PyFilesystem / pyfilesystem2

Python's Filesystem abstraction layer
https://www.pyfilesystem.org
MIT License
1.98k stars 175 forks source link

Support for a FileSystem using SQL DB as a backend #498

Open AbdealiLoKo opened 2 years ago

AbdealiLoKo commented 2 years ago

I've been using pyfilesystem2 a lot in my API projects, and it has been great. Handles so many cases that are useful.

One of the things I have been thinking about is whether it is possible to support a RDBMS as a backend. This may not be ideal but has some benefits ...

Requirement:

In some of my projects, I need a reliable storage mechanism that is available across multiple machine (as I have multiple API servers to enable HA + Fault Tolerant setups).

Current solutions

I currently have to get a NFS or S3 or SSHFS kind of storage in such places, which is what I use right now.

Proposed solution

Now, in majority of API servers, we already have a RDBMS where we store information. And for small files, this is a pretty decent approach for quick access and change Ref: https://www.microsoft.com/en-us/research/publication/to-blob-or-not-to-blob-large-object-storage-in-a-database-or-a-filesystem/ This could use sqlalchemy as a dependency so that there is abstraction on the exact database nuances.
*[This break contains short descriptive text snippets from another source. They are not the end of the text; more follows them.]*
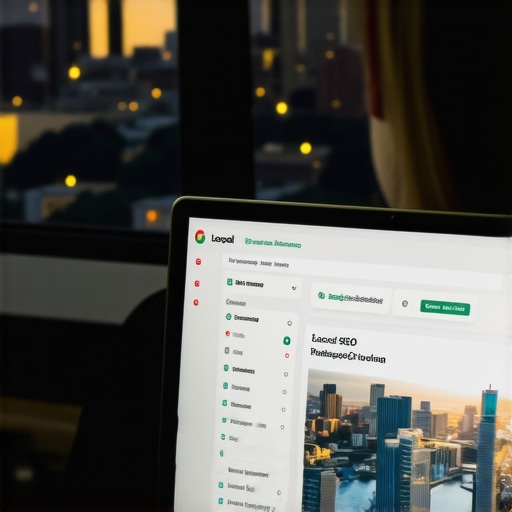 Business owner reviewing local SEO metrics on computer with Pittsburgh skyline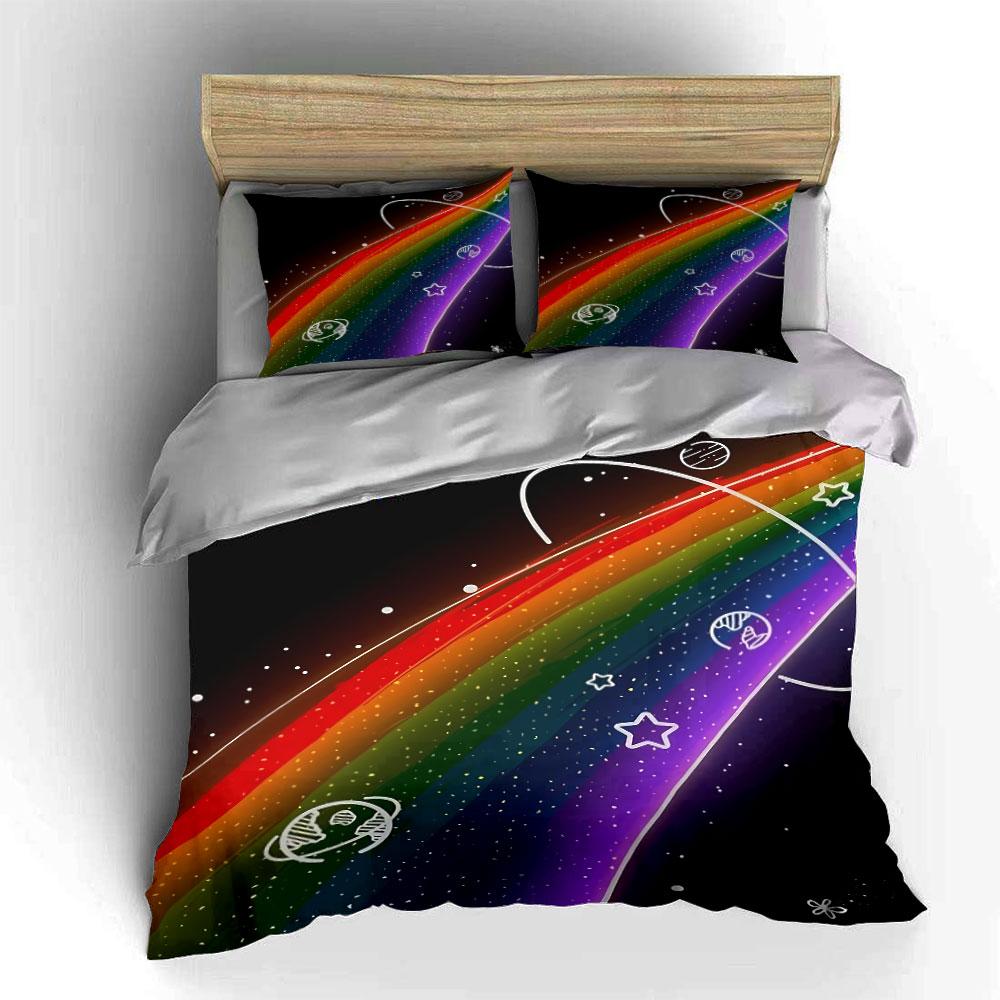 Rainbow Galaxy Bedding Set Bedding Duvet Cover Set Duvet Cover Pillowcases (1 * Duvet Cover 2 * Pillowcases, without duvet insert)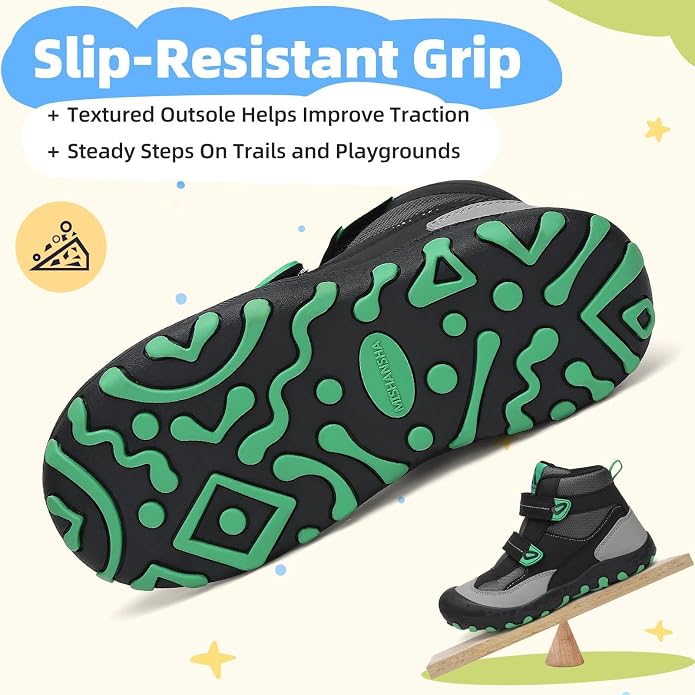 Mishansha Kids Water Resistant Hiking Boots, Boys Girls Anti Collision Anti-Skid Athletic Outdoor Adventure Trekking Shoes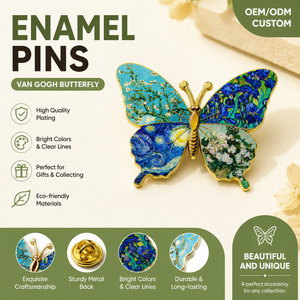 Pin Enamel Grosir Kustom Stok Lukisan Minyak Van Gogh Kupu-kupu Lencana Logam Seni Pin Kerah - Product Image 1
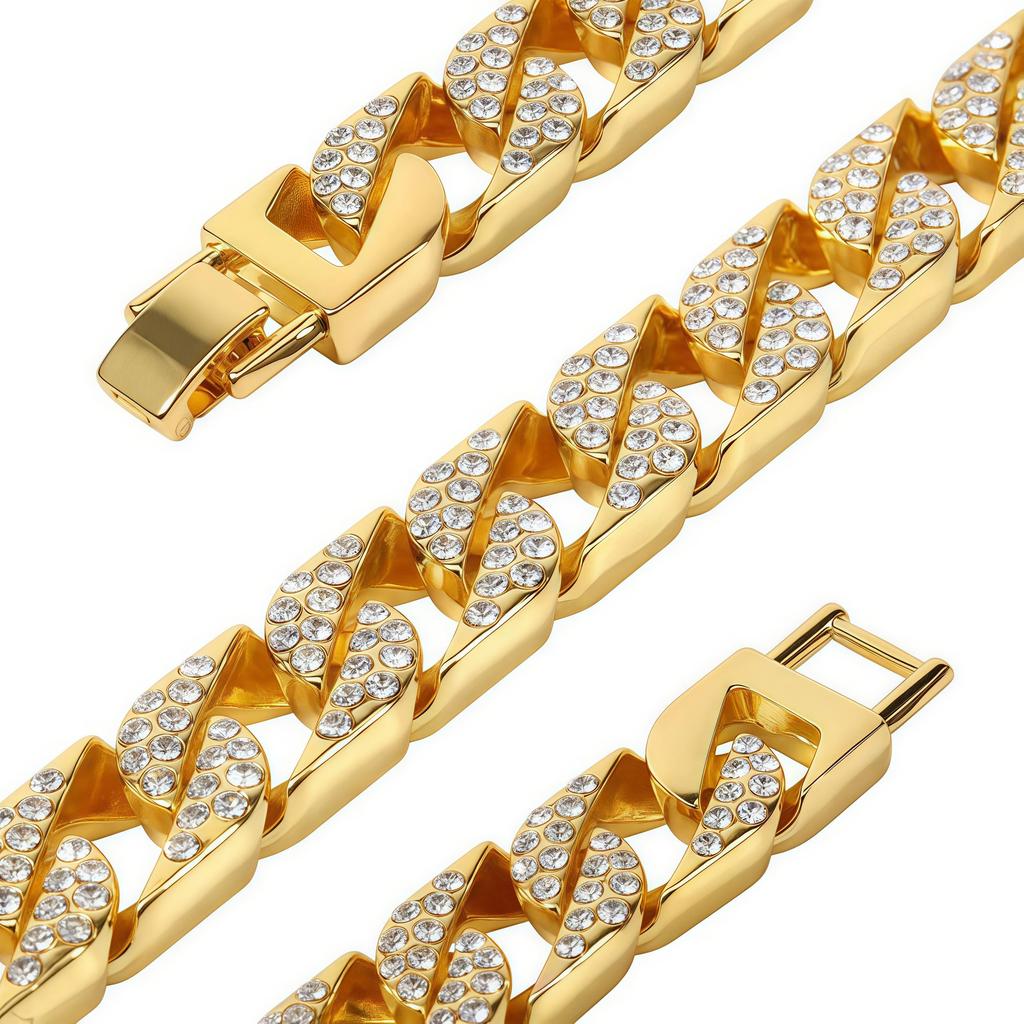 Stainless Steel Gold Chains CZ Fully Iced-Out Miami Cuban Link Necklace 18"-30" 14mm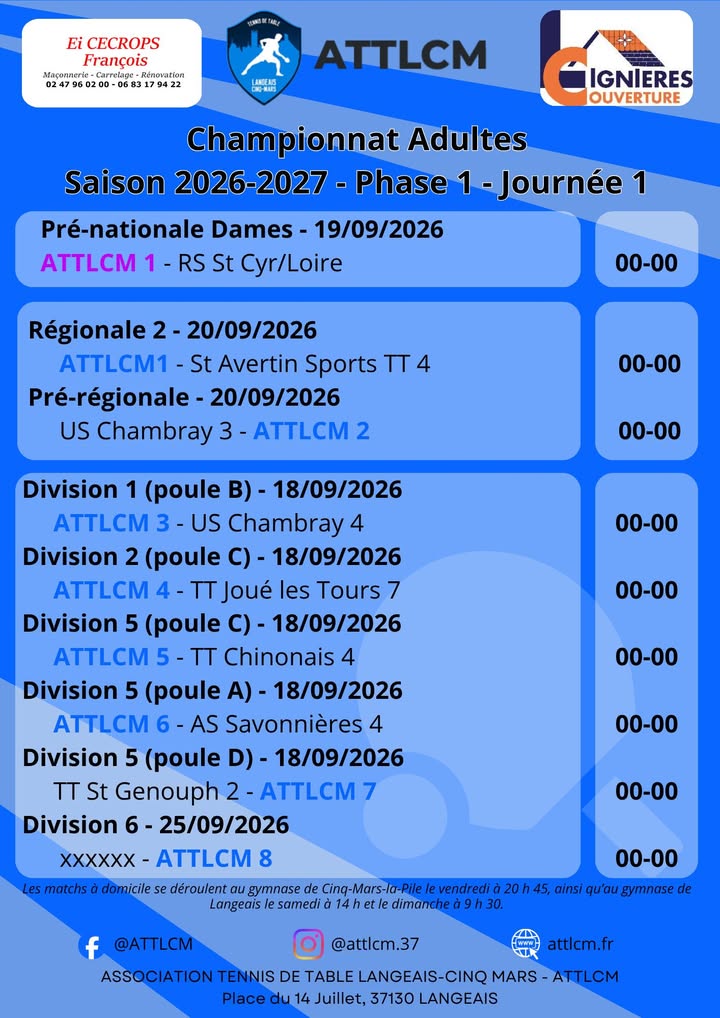 Association Tennis de Table Langeais Cinq Mars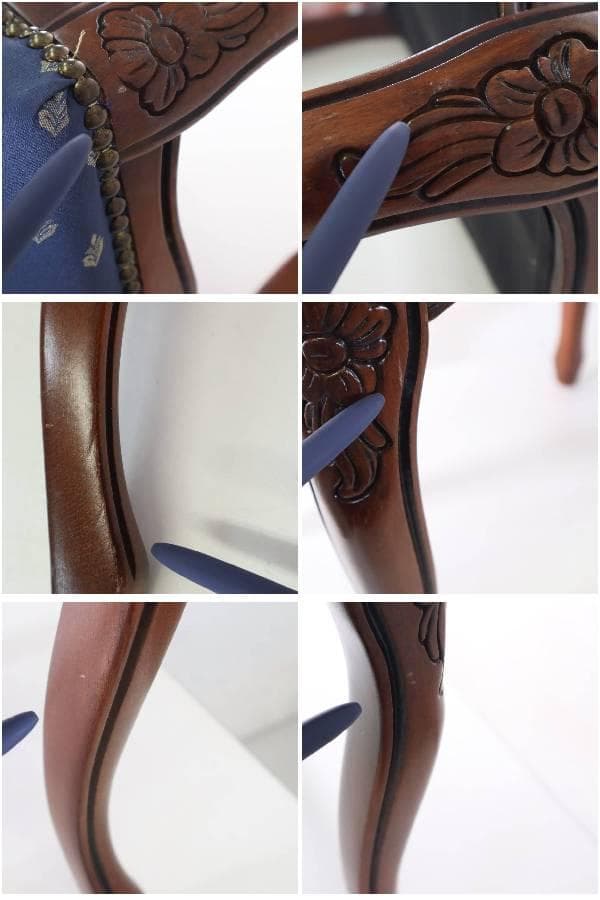 イタリア製クラシカル家具 猫脚 スツール 布張り ネイビー 鋲打ち 彫刻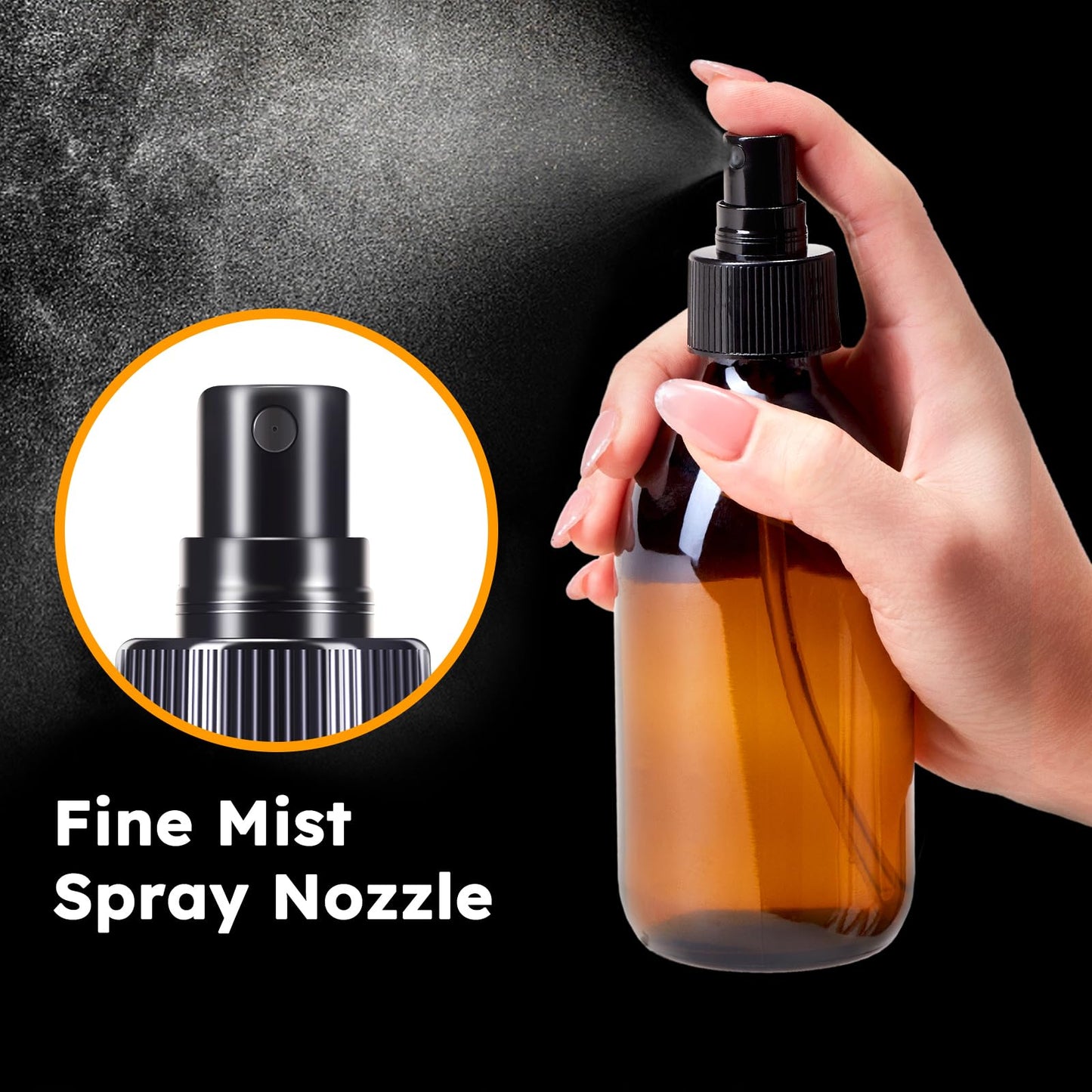 Tecohouse Amber Glass Spray Bottles 8.8 oz, 3 Pack Empty Spray Bottle for Essential Oils, Small Glass Bottles for Cleaning Solutions, Plants, Hair with Durable Nozzle, Labels, Funnel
Note: This could also be a 3rd party filesystem I may create when I get some free time too. But thought I'd post it here in case there is interest from other people involved in this project, or if others have some workarounds already available

lurch commented 2 years ago

Interesting idea... but as pyfilesystem provides a "full" filesystem API, my gut feeling is that this kind of approach would have a lot of corner-cases, and it'll be a lot of work to sort out all these corner cases. (Fortunately, pyfilesystem also includes a reasonably comprehensive test-suite). So good luck if you do decide to tackle this :smiley:

willmcgugan commented 2 years ago

I think the idea has been floated before. Not sure if any work has been done on that.

It's certainly doable. But @lurch is correct, you can probably get something up and running surprisingly quickly, but it will take longer to sort out the details and make it behave identically to other filesystems.

dargueta commented 2 years ago

You might be interested in dCache (but beware the AGPL license).

damc commented 2 years ago

I second this idea. Something like that would be useful to me as well.

"It's certainly doable. But @lurch is correct, you can probably get something up and running surprisingly quickly, but it will take longer to sort out the details and make it behave identically to other filesystems."

Most people probably don't need the details (personally - I don't, for me only reading and writing files would be enough). I don't know how PyFileSystem works exactly, so I don't know if it's possible to support this without the details.